Maioria dos israelenses quer partidos ultraortodoxos fora do governo, diz pesquisa

Maioria dos israelenses quer partidos ultraortodoxos fora do governo, diz pesquisa      Dez dias depois de uma eleição que mostrou uma população dividida nas urnas, pesquisa do Hiddush, uma organização israelense que apoia o pluralismo religioso, mostrou que 57% do eleitorado israelense judeu não deseja que a nova coalizão de governo inclua, ou dependa de, partidos ultraortodoxos. Essa maioria de 57% também quer que a coalizão apoie a liberdade religiosa e a separação entre religião e estado em Israel.
A maioria dos eleitores judeus foi clara em uma coisa: ela quer que seu próximo governo seja menos religioso do que é agora.
Trinta e quatro por cento dos judeus israelenses discordam: eles querem os partidos ultraortodoxos em uma coalizão governamental e estão satisfeitos com a política atual do governo, que dá aos legisladores ultraortodoxos influência significativa sobre a lei israelense.

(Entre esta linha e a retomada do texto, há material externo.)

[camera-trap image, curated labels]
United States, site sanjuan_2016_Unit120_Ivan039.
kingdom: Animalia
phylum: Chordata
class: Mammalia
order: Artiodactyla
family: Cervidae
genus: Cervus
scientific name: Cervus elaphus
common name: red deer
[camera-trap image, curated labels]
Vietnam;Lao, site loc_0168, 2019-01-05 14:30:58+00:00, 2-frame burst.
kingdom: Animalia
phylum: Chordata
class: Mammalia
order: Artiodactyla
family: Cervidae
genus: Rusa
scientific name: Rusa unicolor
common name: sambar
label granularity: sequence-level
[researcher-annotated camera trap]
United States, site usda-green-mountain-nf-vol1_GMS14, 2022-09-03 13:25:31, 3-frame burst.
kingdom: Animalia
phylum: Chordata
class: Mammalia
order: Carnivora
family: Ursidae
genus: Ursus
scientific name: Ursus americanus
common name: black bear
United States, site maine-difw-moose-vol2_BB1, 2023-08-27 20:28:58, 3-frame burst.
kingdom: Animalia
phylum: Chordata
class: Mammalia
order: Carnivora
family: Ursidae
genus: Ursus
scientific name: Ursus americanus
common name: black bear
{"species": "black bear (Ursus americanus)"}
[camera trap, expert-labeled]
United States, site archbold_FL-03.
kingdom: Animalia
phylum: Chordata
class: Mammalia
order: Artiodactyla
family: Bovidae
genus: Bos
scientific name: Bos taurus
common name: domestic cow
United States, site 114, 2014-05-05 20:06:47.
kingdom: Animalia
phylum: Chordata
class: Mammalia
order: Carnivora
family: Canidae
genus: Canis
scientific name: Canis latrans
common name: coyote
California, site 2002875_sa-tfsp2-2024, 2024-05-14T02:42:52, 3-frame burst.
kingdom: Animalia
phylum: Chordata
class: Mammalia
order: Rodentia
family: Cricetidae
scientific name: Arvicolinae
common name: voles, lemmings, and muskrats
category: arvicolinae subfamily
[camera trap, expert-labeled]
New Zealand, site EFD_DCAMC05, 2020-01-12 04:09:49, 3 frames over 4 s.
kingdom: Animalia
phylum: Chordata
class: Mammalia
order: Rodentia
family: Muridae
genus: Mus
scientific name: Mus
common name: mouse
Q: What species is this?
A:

Os partidos religiosos fazem parte da coalizão do governo desde 2015 e participaram de uma série de governos ao longo da história de Israel.
O resultado da pesquisa é significativo porque a questão da participação dos ultraortodoxos no governo foi tema central das eleições. Os partidos seculares acusaram os partidos ultraortodoxos de querer estabelecer uma teocracia em Israel. Já os partidos religiosos alegaram que grupos seculares queriam privar Israel de seu caráter religioso.
O principal motivo da eleição na semana passada - a segunda em menos de seis meses em Israel - foi exatamente o conflito entre partidos ultraortodoxos e o secular Israel Nossa Casa (Yisrael Beytenu), de Avigdor Liberman, após a eleição anterior em abril.
Quase todos os que votaram no Azul e Branco, o partido centrista liderado por Benny Gantz, que se opõe ao primeiro-ministro Benjamin Netanyahu, querem uma coalizão secular de governo. A maioria dos eleitores do Likud de Netanyahu (56%) apoia uma coalizão com partidos ultraortodoxos, enquanto 44% quer uma coalizão secular.
Sessenta e nove por cento dos entrevistados também disseram que o apoio à liberdade religiosa era um fator significativo em seu voto.
A pesquisa foi realizada em 22 de setembro entre 600 judeus israelenses. A margem de erro é de 4%.